Some coefficients entering the program are much smaller than others. E.g., some coefficients are of the order $10^{-10}$, while the others are of the order of $10^{-2}$.

When coefficients are very small, many optimization algorithms do not work properly and, to address the issue, some of them arbitrarily drop coefficients with small values.

Therefore, I need to rescale the linear program.

However, if I rescale by multiplying everything, e.g., by $10^7$, the small coefficients become acceptable, but the others become too large.

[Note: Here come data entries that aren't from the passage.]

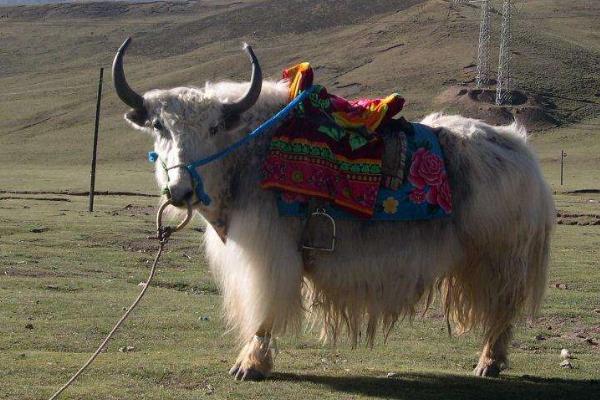 牦牛毛制品有哪些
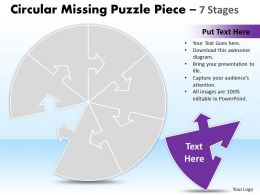 Circular Missing Puzzle Piece 7 Stages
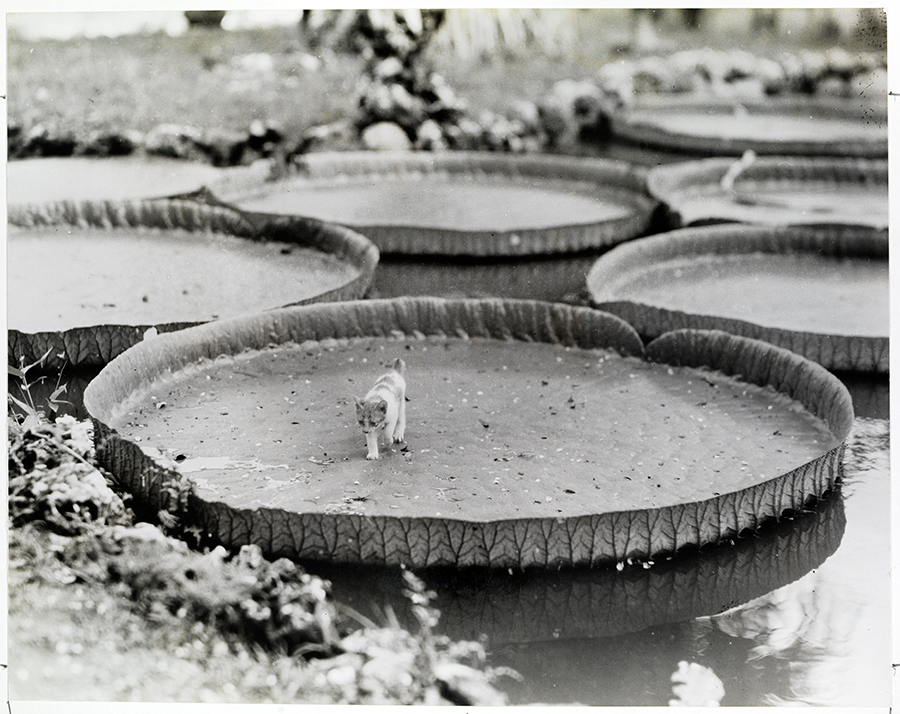 Enormi foglie di Victoria Amazonica nelle Filippine, 1935\ALFRED T. PALMER, NATGEO CREATIVE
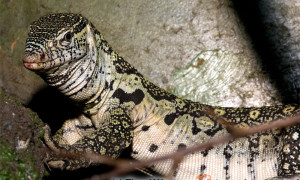 Varanus niloticus – waran nilowy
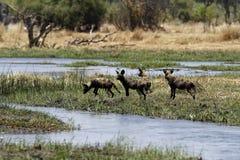 Wilde Hunde Okovango Stockfotografie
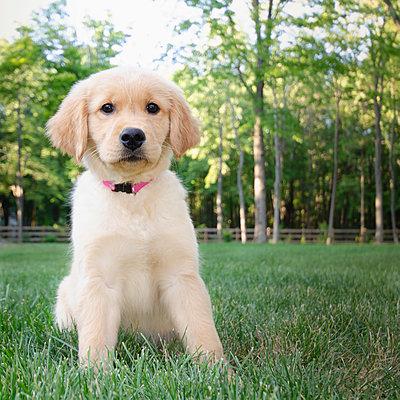 Golden Retriever puppy sitting on grass - p1427m2271676 by Chris Hackett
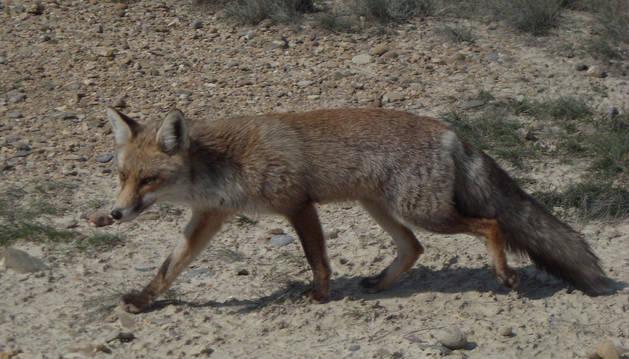 foto de Imagen de archivo de un zorro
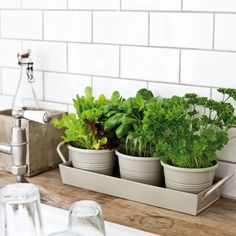 Con el buen tiempo apetece mucho tener plantas en casa. Dan alegría y muchas de ellas, como las plantas aromáticas son de gran utilidad en la cocina. Yo no tengo jardín, ni una terraza, por eso he …
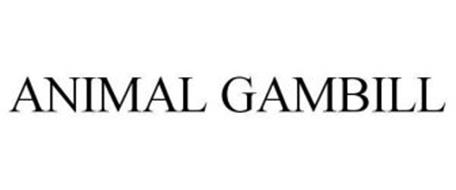 ANIMAL GAMBILL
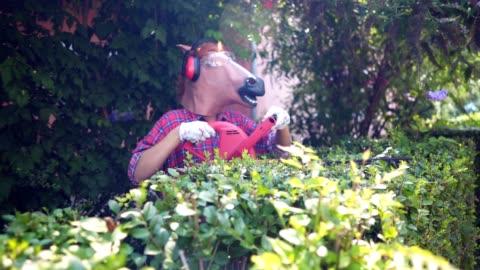 horse gardening - pruning stock videos & royalty-free footage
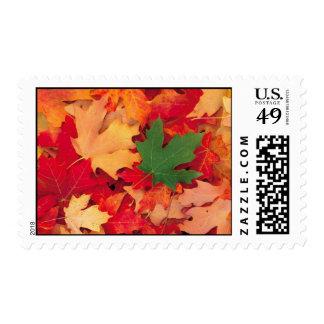 autumn (15) postage stamps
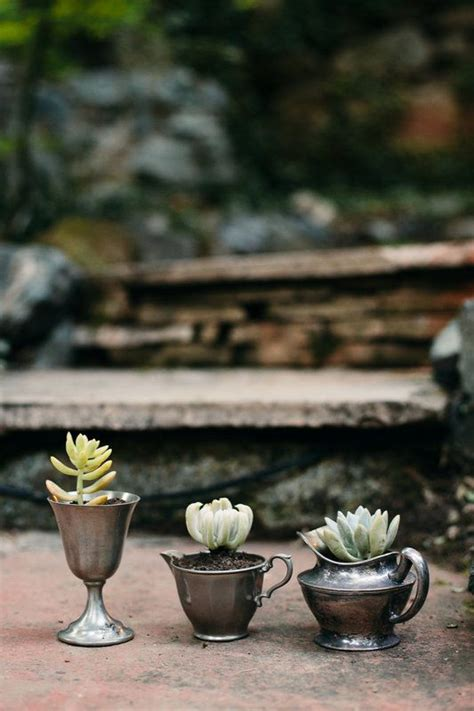 succulents in spain 17 best images about vintage potted succulents on planters lace runner and centerpieces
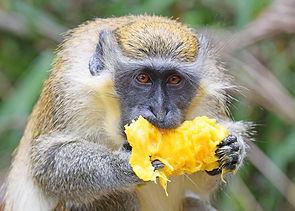 monkeymango.jpg
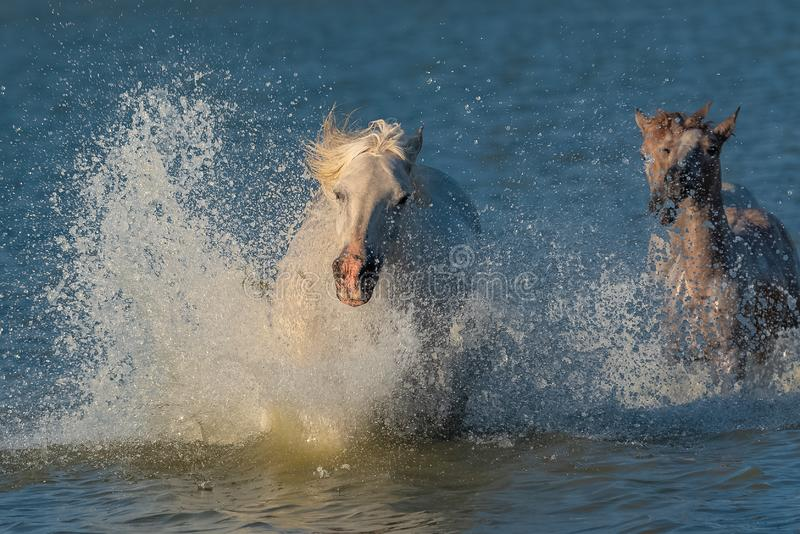 Horses running in the water stock photo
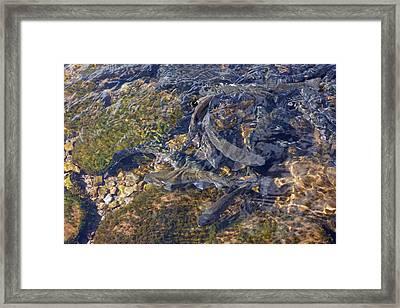 Trout Art Prints Creek Lake Trout Photography Framed Print by Baslee Troutman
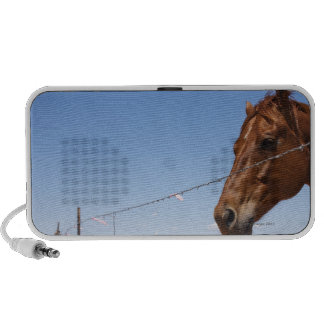 USA, Texas, Chillicothe, Horse stands beside Mp3 Speaker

What can be a correct way of rescaling?


This is the linear program written in a compact way: $$ \begin{aligned} &(1)\quad A \text{ }x = b\\ &(2)\quad C \text{ }x\leq c\\ \end{aligned} $$

$A$ and $C$ contain the coefficients with magnitude of different order as mentioned above. $A$ is $m\times n$ with $n>m$. $C$ is $j\times n$ with $n>j$. $A$ has rank $m$. $C$ has rank $h<j$.

If I had only $A$, I think I could use the full reduced form of $A$. But, here, I also have $C$.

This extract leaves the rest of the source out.